Doctoral student and poet is one of 21 students nationwide to receive prestigious Charlotte W. Newcombe Doctoral Dissertation Fellowship in 2018
Larisa Svirsky is one of 21 doctoral students nationwide to receive the Charlotte W. Newcombe Doctoral Dissertation Fellowship in 2018. The 12-month fellowship, awarded by the Woodrow Wilson National Fellowship Foundation, is the nation’s most prestigious award for doctoral candidates in the humanities and social sciences whose work focuses on questions of ethical and religious values.
Svirsky is both a doctoral student in philosophy at UNC-Chapel Hill and a published poet. There are similarities between the two worlds, she says: “Both require you to tolerate uncertainty and confusion long enough to see a way through it. In philosophy, you try to resolve uncertainty by explaining things. In poetry, you almost always do something else.”
Read more of what she shared with Carolina Graduate School Magazine below:
Tell us about your background and why you chose Carolina for graduate school.

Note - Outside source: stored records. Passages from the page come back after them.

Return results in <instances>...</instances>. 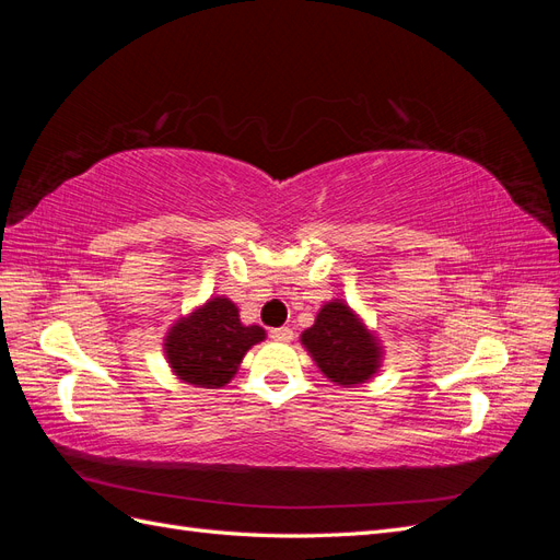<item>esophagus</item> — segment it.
Listing matches in <instances>:
<instances>
[{
	"mask_svg": "<svg viewBox=\"0 0 560 560\" xmlns=\"http://www.w3.org/2000/svg\"><path fill=\"white\" fill-rule=\"evenodd\" d=\"M270 338L280 343H290L294 338V331L290 327H276V329H270Z\"/></svg>",
	"mask_w": 560,
	"mask_h": 560,
	"instance_id": "obj_1",
	"label": "esophagus"
}]
</instances>
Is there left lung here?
<instances>
[{
  "label": "left lung",
  "instance_id": "left-lung-1",
  "mask_svg": "<svg viewBox=\"0 0 560 560\" xmlns=\"http://www.w3.org/2000/svg\"><path fill=\"white\" fill-rule=\"evenodd\" d=\"M322 374L336 385H360L381 366L378 338L352 313L348 303L334 299L319 308L315 325L301 334Z\"/></svg>",
  "mask_w": 560,
  "mask_h": 560
}]
</instances>
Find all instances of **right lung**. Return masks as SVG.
Segmentation results:
<instances>
[{"instance_id":"add662e5","label":"right lung","mask_w":560,"mask_h":560,"mask_svg":"<svg viewBox=\"0 0 560 560\" xmlns=\"http://www.w3.org/2000/svg\"><path fill=\"white\" fill-rule=\"evenodd\" d=\"M264 338L261 327L243 325L233 301L214 296L189 317L175 322L163 350L179 381L196 387H222L235 376L245 352Z\"/></svg>"}]
</instances>
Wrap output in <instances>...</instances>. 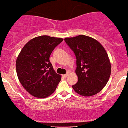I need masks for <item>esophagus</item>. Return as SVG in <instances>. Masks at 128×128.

I have an unusual educational background in that I started college very early. I attended a small women’s college in Boston called Simmons, where I was a double major in philosophy and psychology and minored in studio art. I have always loved school and had really broad interests, and when I finished college I wasn’t really sure what direction to go in career-wise. I had thought for a while about being an art therapist, but I really loved philosophy and wanted to give myself a chance to pursue it further, so I did a master’s degree in philosophy at Tufts. At the time, I was most interested in questions concerning the nature of perception, but while I was at Tufts, I also started to do research in ethics. I chose to come to Carolina because the philosophy department here emphasizes being well-versed in the field as a whole, and I was excited by having the opportunity to teach a considerable amount while in graduate school.
What should people know about your research and career goals?

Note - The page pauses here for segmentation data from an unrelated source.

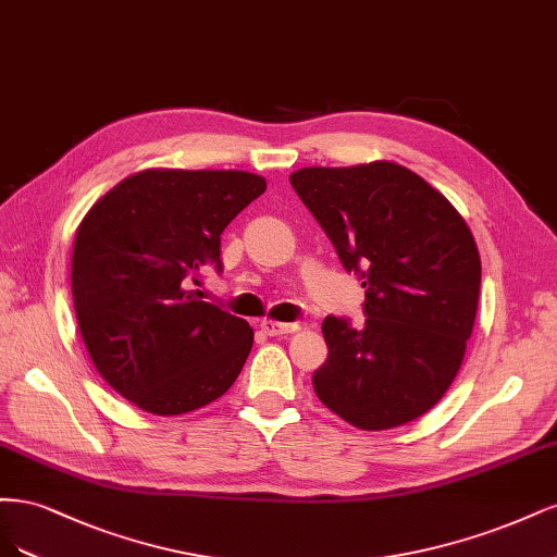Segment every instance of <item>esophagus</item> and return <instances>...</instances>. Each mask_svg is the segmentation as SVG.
Masks as SVG:
<instances>
[{
  "label": "esophagus",
  "mask_w": 557,
  "mask_h": 557,
  "mask_svg": "<svg viewBox=\"0 0 557 557\" xmlns=\"http://www.w3.org/2000/svg\"><path fill=\"white\" fill-rule=\"evenodd\" d=\"M298 329H300L298 324H280V321H271V319L261 321V331H263L265 335H273V337L286 335V333H294V331H298Z\"/></svg>",
  "instance_id": "34e87169"
}]
</instances>
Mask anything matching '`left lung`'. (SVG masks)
<instances>
[{
	"label": "left lung",
	"mask_w": 557,
	"mask_h": 557,
	"mask_svg": "<svg viewBox=\"0 0 557 557\" xmlns=\"http://www.w3.org/2000/svg\"><path fill=\"white\" fill-rule=\"evenodd\" d=\"M335 252L363 280L366 324L329 314L319 400L361 430L419 419L451 386L472 335L481 259L460 212L393 161L289 175Z\"/></svg>",
	"instance_id": "8db88e82"
}]
</instances>
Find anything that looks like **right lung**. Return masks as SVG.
<instances>
[{
	"label": "right lung",
	"mask_w": 557,
	"mask_h": 557,
	"mask_svg": "<svg viewBox=\"0 0 557 557\" xmlns=\"http://www.w3.org/2000/svg\"><path fill=\"white\" fill-rule=\"evenodd\" d=\"M263 191V177L245 171L148 169L89 208L71 294L87 354L122 398L173 417L238 380L255 331L187 286L206 265L222 273V231Z\"/></svg>",
	"instance_id": "obj_1"
}]
</instances>
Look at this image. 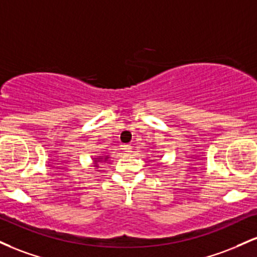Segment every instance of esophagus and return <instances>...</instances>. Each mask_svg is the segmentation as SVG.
<instances>
[{
    "instance_id": "obj_1",
    "label": "esophagus",
    "mask_w": 257,
    "mask_h": 257,
    "mask_svg": "<svg viewBox=\"0 0 257 257\" xmlns=\"http://www.w3.org/2000/svg\"><path fill=\"white\" fill-rule=\"evenodd\" d=\"M123 149H125L126 153H131V151H132V146H130V144H128V146H125V148H123Z\"/></svg>"
}]
</instances>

As a student of philosophy, I love theory as much as the next person (and probably more). But recently I have been most interested in work in ethics that begins with concerns drawn from ordinary life. My dissertation research was motivated by thinking about how we hold agents responsible who are impaired or immature. Standard philosophical approaches to responsibility often identify being responsible with having capacities like rationality and self-control, in which many of us are deficient. They also often identify holding someone responsible with seeing them as a fitting object of blame or punishment. These approaches seemed to me to miss out on many of the ways that the concept of responsibility functions in parenting, teaching, and psychotherapy. Ultimately, I argue that thinking about these contexts shows us that responsibility emerges from our relationships with other people, through the expectations they have for us.
Going forward, I plan to research how this view of responsibility intersects with a growing body of literature in the medical humanities concerning the notion of responsibility for health. At the moment, I am applying for academic jobs and fellowships in philosophy and bioethics.

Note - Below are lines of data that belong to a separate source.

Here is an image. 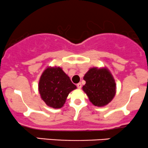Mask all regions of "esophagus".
Returning <instances> with one entry per match:
<instances>
[{
	"instance_id": "34e87169",
	"label": "esophagus",
	"mask_w": 148,
	"mask_h": 148,
	"mask_svg": "<svg viewBox=\"0 0 148 148\" xmlns=\"http://www.w3.org/2000/svg\"><path fill=\"white\" fill-rule=\"evenodd\" d=\"M76 86H77V88H79V89H81V83H79V84L76 85Z\"/></svg>"
}]
</instances>
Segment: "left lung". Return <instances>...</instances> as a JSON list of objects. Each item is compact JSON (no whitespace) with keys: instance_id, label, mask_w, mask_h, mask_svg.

You are also a published poet. Does your work as a doctoral student inform your poetry in any way?
In some ways, doing philosophy informs my poetry and vice versa, but the activities of writing philosophy and writing poetry are very different for me. One thing that philosophy and poetry have in common, though, is that they bring out the importance of our linguistic choices. It matters so much what we call things. Whether we call an instance of speech “fighting words” means a great deal in terms of whether it is protected under the First Amendment. Whether we say someone is a responsible agent or not can shape what they feel empowered to do. Homer’s reference to the “wine-dark sea” evokes something very different than if he had just called it blue.
Another thing that philosophy and poetry share is that you often don’t know where you will end up when you sit down to write. Both require you to tolerate uncertainty and confusion long enough to see a way through it. In philosophy, you try to resolve uncertainty by explaining things. In poetry, you almost always do something else.
You were selected for a Charlotte W. Newcombe Dissertation Completion Fellowship for 2018-19. How is your fellowship supporting your education and research at UNC?
I feel honored to be a recipient of the Newcombe Fellowship, which supports students in a variety of fields writing dissertations that concern ethical or religious values. Having this fellowship will allow me to focus full-time on my dissertation and job search.